Getty Kouros, frontal view
The Getty Kouros (85.AA.40) as displayed at the Getty Villa prior to its 2018 removal from public exhibition. Its current label — "Greek, about 530 B.C., or modern forgery" — remains the most unusual object caption in any major American museum. 7
If the kouros is real, it represents a regional archaic workshop of previously unknown character, carving in Thasian dolomitic marble in a style that synthesized conventions from across the Greek world — an art-historical lacuna that would require rewriting several chapters of the archaic period. If it is fake, it was made by someone who had access to rare Thasian dolomite, could work marble at a level indistinguishable from sixth-century technique for most aspects of the carving, understood the archaic formal conventions well enough to replicate them across a body that convincingly fools a subset of trained specialists — and was either clever enough to mimic ancient weathering chemistry or lucky enough that the natural weathering of the stone gave the right reading under a scanning electron microscope.

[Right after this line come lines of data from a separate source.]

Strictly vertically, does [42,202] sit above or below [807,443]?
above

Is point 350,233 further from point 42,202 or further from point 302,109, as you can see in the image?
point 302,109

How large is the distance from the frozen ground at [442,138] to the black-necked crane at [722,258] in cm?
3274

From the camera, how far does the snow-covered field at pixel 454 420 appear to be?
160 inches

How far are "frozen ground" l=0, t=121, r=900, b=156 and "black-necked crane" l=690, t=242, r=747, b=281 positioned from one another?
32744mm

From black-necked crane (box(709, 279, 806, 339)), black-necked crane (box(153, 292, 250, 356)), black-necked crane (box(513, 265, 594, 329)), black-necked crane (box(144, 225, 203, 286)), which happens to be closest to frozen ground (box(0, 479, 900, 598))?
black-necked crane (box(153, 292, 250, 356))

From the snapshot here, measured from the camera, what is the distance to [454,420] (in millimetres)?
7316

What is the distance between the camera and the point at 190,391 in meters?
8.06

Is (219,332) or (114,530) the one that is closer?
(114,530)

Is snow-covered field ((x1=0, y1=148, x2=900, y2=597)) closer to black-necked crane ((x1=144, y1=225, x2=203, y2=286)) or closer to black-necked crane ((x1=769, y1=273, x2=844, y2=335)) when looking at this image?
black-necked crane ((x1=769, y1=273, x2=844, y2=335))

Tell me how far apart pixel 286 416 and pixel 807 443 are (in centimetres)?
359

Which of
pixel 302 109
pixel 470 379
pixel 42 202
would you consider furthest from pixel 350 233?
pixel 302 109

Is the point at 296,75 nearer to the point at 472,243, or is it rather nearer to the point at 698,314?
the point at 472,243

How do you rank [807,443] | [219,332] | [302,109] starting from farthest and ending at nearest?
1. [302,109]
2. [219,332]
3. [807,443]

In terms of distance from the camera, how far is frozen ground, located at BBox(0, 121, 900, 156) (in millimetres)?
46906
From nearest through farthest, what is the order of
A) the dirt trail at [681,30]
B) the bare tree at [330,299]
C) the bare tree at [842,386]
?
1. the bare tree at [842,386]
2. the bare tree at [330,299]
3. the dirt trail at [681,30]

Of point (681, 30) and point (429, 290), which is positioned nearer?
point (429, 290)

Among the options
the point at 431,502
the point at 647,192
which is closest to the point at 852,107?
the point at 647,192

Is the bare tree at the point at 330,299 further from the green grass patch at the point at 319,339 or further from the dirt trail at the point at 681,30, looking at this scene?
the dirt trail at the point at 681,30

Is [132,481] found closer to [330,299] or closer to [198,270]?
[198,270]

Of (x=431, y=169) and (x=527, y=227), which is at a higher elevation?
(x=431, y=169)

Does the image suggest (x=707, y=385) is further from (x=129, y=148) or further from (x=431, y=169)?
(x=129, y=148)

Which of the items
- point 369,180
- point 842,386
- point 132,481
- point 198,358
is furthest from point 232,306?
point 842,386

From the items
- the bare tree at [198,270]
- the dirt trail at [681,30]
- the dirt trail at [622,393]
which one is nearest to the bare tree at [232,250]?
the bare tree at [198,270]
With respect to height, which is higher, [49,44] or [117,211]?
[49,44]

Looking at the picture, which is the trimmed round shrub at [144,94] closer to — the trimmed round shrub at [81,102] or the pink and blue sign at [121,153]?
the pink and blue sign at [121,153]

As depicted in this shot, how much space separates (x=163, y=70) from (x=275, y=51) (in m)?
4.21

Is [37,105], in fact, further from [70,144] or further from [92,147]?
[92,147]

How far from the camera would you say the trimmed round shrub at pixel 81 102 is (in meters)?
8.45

The New York Times's Michael Kimmelman, writing in 1991, reached a conclusion that holds as well today: "Objectivity is a chimera, even in this age of electron microscopy, thermoluminescence and carbon-14 dating. Science may be no more certain than the connoisseur's eye in judging a work's authenticity." 3
The kouros stands somewhere in the Getty's storage — 206.1 centimeters of Thasian dolomite, archaic smile or modern imitation of one, $9.5 million of permanent ambiguity — and the label on it, wherever it is now, still reads "Greek, about 530 B.C., or modern forgery." 7
Nobody knows which.

Cover image: Getty Kouros (85.AA.40), dolomitic marble, Getty Villa, Malibu. Getty Open Content Program / CC0.